Rocky Mountain (66th Annual) and Cordilleran (110th Annual) Joint Meeting (19–21 May 2014)

Paper No. 5
Presentation Time: 2:20 PM


HOLROYD, Patricia A., HUTCHISON, J. Howard and GOODWIN, Mark B., Museum of Paleontology, University of California, Berkeley, CA 94720,

Turtles are among the most diverse aquatic vertebrate groups in the Late Cretaceous and are common in the fossil record of western North America. As such, they provide a unique and complementary study system for assessing hypotheses of biogeographic provinciality and climatically-controlled latitudinal variation based on other parts of the biota. Recent publications of diverse turtle faunas from the Campanian of Utah, Alberta, and New Mexico, in combination with new data from Montana, permit a new synthesis.

Here we report on the turtle assemblages of the Judith River Fm. from 80 localities in north-central Montana, primarily from the Kennedy Coulee sections for which radiometric dates have been previously published, and smaller samples from the Havre badlands and the more marine-influenced sections in Liberty County. For each locality, genus and family level presence-absence data were tabulated, and minimum lineage richness and relative abundance were calculated.

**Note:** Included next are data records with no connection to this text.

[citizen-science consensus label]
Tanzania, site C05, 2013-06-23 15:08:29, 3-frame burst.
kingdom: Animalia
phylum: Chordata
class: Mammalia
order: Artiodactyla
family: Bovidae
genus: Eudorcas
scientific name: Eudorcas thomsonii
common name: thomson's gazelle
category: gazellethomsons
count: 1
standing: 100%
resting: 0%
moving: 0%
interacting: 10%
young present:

On a regional scale, the Judith River assemblages bear greatest resemblance to those of southern Alberta, especially in the absence of the pleurosternid Compsemys and kinosternoids (mud turtles). The Judith River Fm. and Albertan assemblages are notably distinct from those of New Mexico and further south, but they uniquely share some taxa (e.g., chelydrids or snapping turtles) with assemblages from the Kaiparowits Fm. of Utah. These patterns are generally consistent with some provinciality hypotheses and possible climatic controls on selected taxa. However, tabulating occurrences on a locality by locality basis to assess richness and abundance reveals subtle differences that are not readily apparent in formation-level summaries. Some taxa are restricted to certain localities and show clear habitat preferences (e.g., channel size or distance from salt water). Therefore, variation among formations or areas is also likely due to the variety and types of local environments being collected. These sampling differences across the paleo-landscape cannot be overlooked as an additional source of the observed geographic variation among Late Cretaceous faunas.